Finding all documents with duplicate properties

I have to find every document in Elasticsearch that has duplicate properties. My mapping looks something like this:

        "type": {
        "properties": {
            "thisProperty": {
                "properties" : {
                    "id":{
                        "type": "keyword"
                    },
                    "other_id":{
                        "type": "keyword"
                    }
                }
            }

The documents I have to find have a pattern like this:

    "thisProperty": [
    {
        "other_id": "123",
        "id": "456"
    },
    {
        "other_id": "123",
        "id": "456"
    },
    {
        "other_id": "4545",
        "id": "789"
    }]

So, I need to find any document by type that has repeat property fields. Also I cannot search by term because I do not what the value of either Id field is. So far the API hasn't soon a clear way to do this via query. Is it possible? If so, how?

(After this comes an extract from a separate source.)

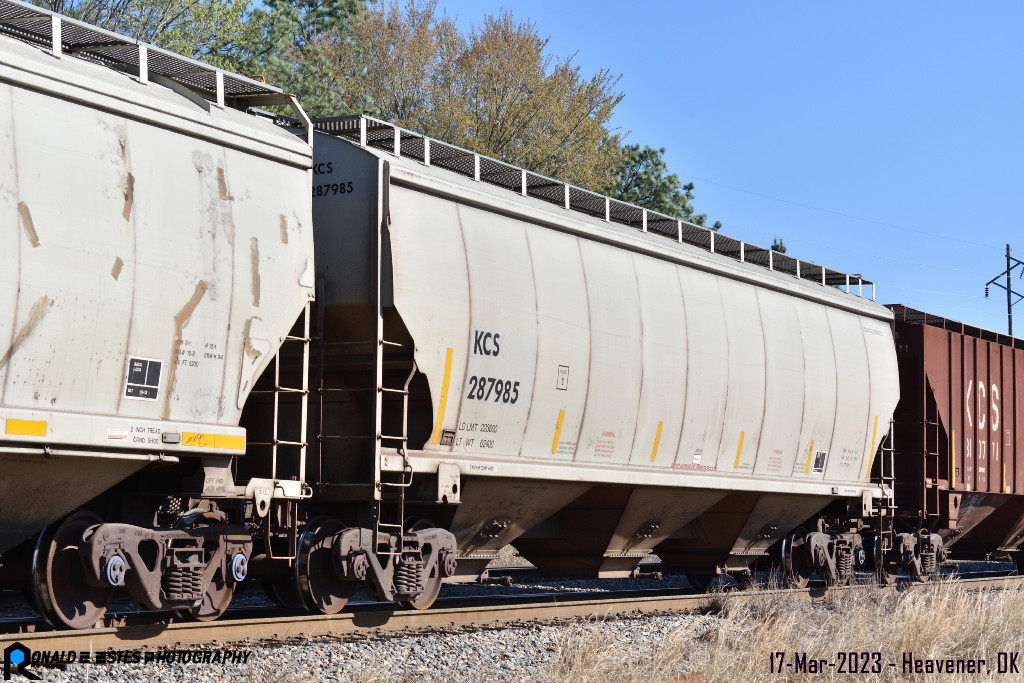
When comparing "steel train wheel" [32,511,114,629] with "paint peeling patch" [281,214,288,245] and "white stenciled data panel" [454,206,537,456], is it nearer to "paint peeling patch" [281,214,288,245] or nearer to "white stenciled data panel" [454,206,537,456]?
"paint peeling patch" [281,214,288,245]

The first thing you'd need to do is define thisProperty to be a nested type instead of a regular object. Without defining thisProperty as nested, the relationship between the id and other_id pairs is lost. The docs go into more details on that topic. The resulting mapping would look like this:

{
  "mappings": {
    "type": {
      "properties": {
        "thisProperty": {
          "type": "nested", 
          "properties": {
            "id": {
              "type": "keyword"
            },
            "other_id": {
              "type": "keyword"
            }
          }
        }
      }
    }
  }
}

Next, you could use a nested aggregation to aggregate on the nested objects. The goal here is to find duplicate objects, which is something you could achieve by running a scripted terms aggregation that concatenates the document's _id, the value of id and of other_id. If we find any duplicates of the resulting concatenated field, we know that this document has a repeating set of properties. Adding "min_doc_count": 2 to the terms aggregation will allow you to see just those duplicates.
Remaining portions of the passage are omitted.